* Start *
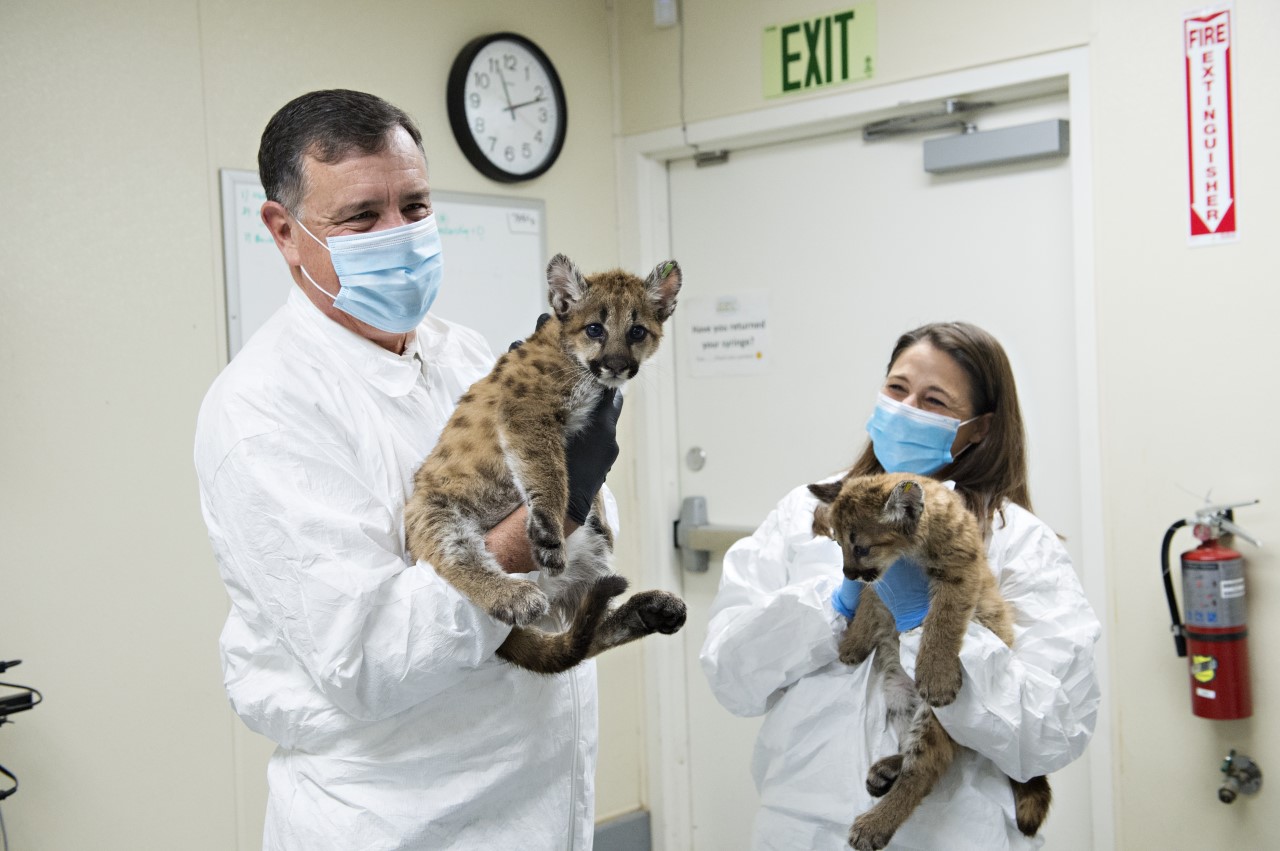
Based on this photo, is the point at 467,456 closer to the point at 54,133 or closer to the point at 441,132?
the point at 54,133

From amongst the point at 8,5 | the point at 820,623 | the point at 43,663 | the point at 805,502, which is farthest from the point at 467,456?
the point at 8,5

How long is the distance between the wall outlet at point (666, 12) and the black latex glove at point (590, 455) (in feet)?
8.24

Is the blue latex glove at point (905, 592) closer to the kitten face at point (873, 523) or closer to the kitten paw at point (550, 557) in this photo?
the kitten face at point (873, 523)

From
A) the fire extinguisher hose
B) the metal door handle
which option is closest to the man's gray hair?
the fire extinguisher hose

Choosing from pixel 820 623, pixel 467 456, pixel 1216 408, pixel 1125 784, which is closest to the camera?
pixel 467 456

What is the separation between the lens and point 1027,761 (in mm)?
1912

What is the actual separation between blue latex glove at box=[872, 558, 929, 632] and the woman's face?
32cm

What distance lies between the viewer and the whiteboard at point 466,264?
9.91ft

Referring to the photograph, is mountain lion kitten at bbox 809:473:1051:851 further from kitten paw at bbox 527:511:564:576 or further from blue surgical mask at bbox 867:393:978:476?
kitten paw at bbox 527:511:564:576

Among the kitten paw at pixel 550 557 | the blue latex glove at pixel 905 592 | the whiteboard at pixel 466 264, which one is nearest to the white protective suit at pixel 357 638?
the kitten paw at pixel 550 557

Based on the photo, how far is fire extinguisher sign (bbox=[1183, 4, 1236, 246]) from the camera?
2754 mm

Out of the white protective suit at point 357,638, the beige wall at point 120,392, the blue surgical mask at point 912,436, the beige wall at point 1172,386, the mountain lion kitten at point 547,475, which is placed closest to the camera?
the white protective suit at point 357,638

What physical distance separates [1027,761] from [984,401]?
2.31 ft

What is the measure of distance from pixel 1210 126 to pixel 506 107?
6.92 feet
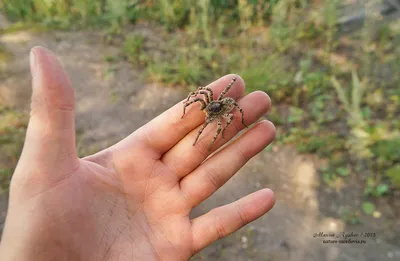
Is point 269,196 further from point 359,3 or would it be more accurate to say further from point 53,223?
point 359,3

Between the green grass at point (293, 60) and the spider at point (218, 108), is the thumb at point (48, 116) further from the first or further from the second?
the green grass at point (293, 60)

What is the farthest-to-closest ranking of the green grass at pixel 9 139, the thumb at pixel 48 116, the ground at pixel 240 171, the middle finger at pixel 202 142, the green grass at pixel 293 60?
the green grass at pixel 293 60 → the green grass at pixel 9 139 → the ground at pixel 240 171 → the middle finger at pixel 202 142 → the thumb at pixel 48 116

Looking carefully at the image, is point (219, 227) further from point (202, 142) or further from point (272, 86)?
point (272, 86)

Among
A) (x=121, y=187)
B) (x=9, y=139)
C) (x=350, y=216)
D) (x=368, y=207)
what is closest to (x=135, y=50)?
(x=9, y=139)

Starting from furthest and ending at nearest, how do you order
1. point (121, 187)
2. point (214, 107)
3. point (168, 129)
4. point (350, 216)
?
point (350, 216)
point (214, 107)
point (168, 129)
point (121, 187)

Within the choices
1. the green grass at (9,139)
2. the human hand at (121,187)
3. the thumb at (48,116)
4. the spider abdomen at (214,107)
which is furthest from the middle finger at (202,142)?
the green grass at (9,139)

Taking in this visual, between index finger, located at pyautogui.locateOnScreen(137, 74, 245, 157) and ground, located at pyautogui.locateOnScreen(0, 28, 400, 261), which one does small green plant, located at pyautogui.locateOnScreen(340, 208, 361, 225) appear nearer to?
ground, located at pyautogui.locateOnScreen(0, 28, 400, 261)
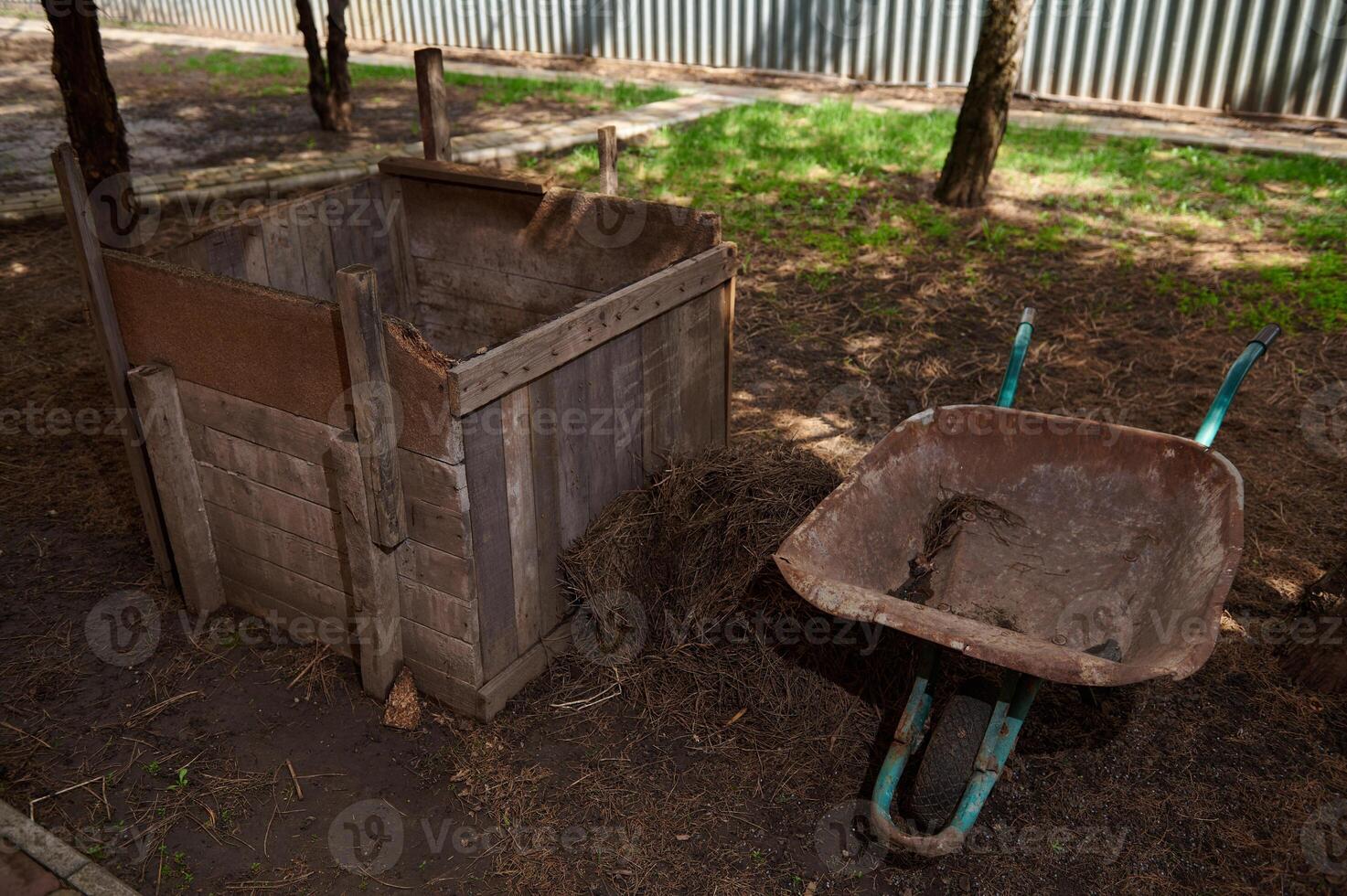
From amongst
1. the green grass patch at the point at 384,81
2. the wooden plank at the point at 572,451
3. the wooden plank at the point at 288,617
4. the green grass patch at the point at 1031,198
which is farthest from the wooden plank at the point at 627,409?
the green grass patch at the point at 384,81

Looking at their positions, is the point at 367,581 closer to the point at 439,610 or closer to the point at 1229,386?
the point at 439,610

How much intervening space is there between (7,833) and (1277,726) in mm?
4059

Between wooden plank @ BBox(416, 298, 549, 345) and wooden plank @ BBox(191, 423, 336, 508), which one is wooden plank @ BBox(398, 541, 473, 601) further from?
wooden plank @ BBox(416, 298, 549, 345)

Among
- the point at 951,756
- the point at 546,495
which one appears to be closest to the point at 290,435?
the point at 546,495

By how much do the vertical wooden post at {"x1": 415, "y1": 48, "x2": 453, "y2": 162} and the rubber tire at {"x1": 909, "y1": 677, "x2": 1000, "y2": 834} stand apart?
3.32m

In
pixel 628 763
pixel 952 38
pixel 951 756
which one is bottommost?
pixel 628 763

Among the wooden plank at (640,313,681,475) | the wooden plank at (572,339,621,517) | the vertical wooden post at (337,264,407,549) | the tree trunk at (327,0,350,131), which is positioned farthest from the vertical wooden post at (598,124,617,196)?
the tree trunk at (327,0,350,131)

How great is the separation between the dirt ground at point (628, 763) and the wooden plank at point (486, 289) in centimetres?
170

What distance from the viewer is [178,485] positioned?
376cm

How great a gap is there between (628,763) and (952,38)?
11188mm

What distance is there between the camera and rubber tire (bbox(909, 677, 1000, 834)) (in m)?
2.81

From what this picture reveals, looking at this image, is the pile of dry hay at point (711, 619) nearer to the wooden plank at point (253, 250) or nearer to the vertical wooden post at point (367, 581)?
the vertical wooden post at point (367, 581)

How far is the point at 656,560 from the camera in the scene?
3758 millimetres

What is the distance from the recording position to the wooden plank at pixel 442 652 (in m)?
3.36
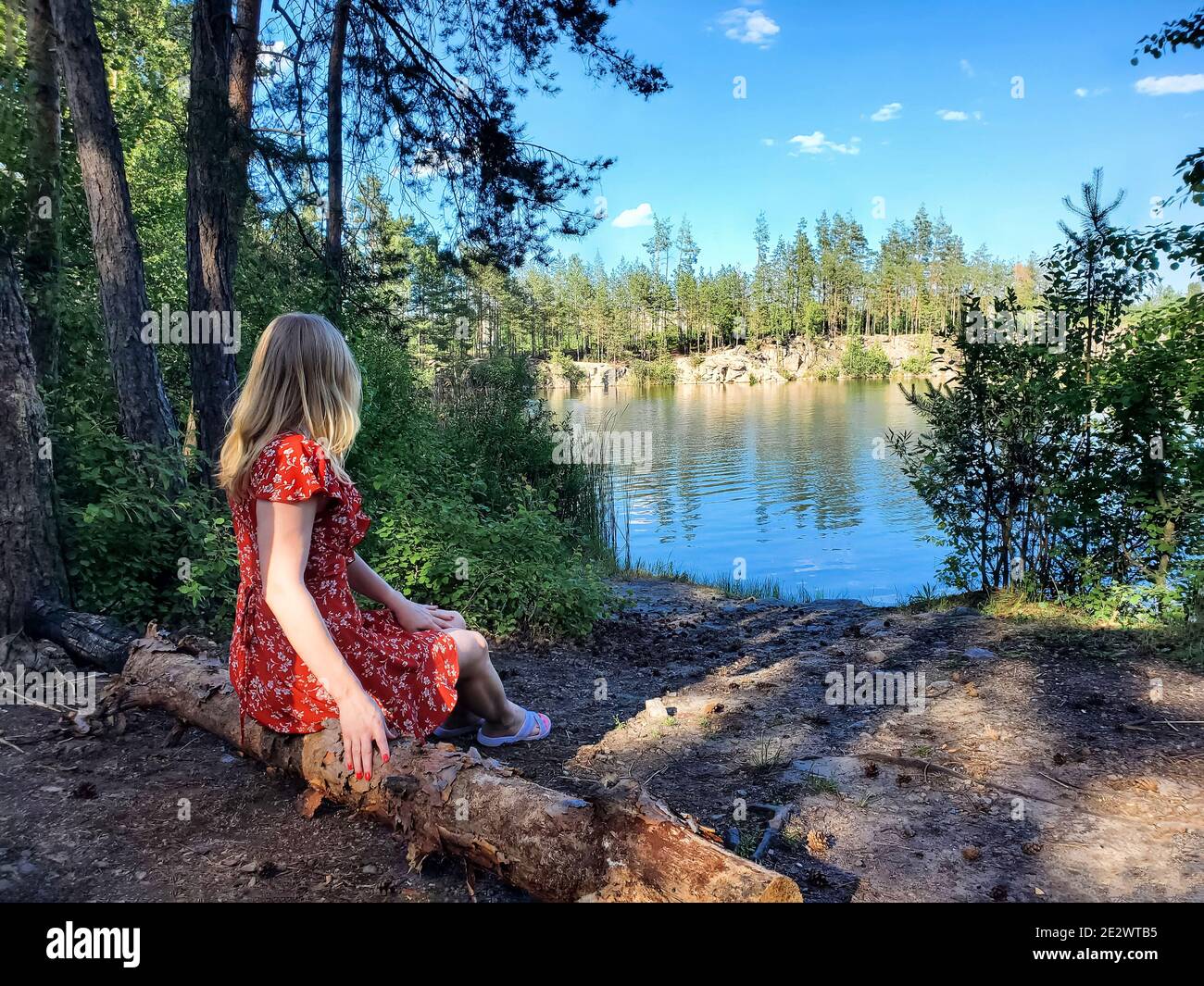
* End *
*The problem*
Echo the items word for word, starting at the line with "What is the distance" and running through the end of the items, and leave the pictures out of your answer.

*Solution for this task*
What is the distance from the recording position to the wooden plank at pixel 442 652 (in m)?
3.36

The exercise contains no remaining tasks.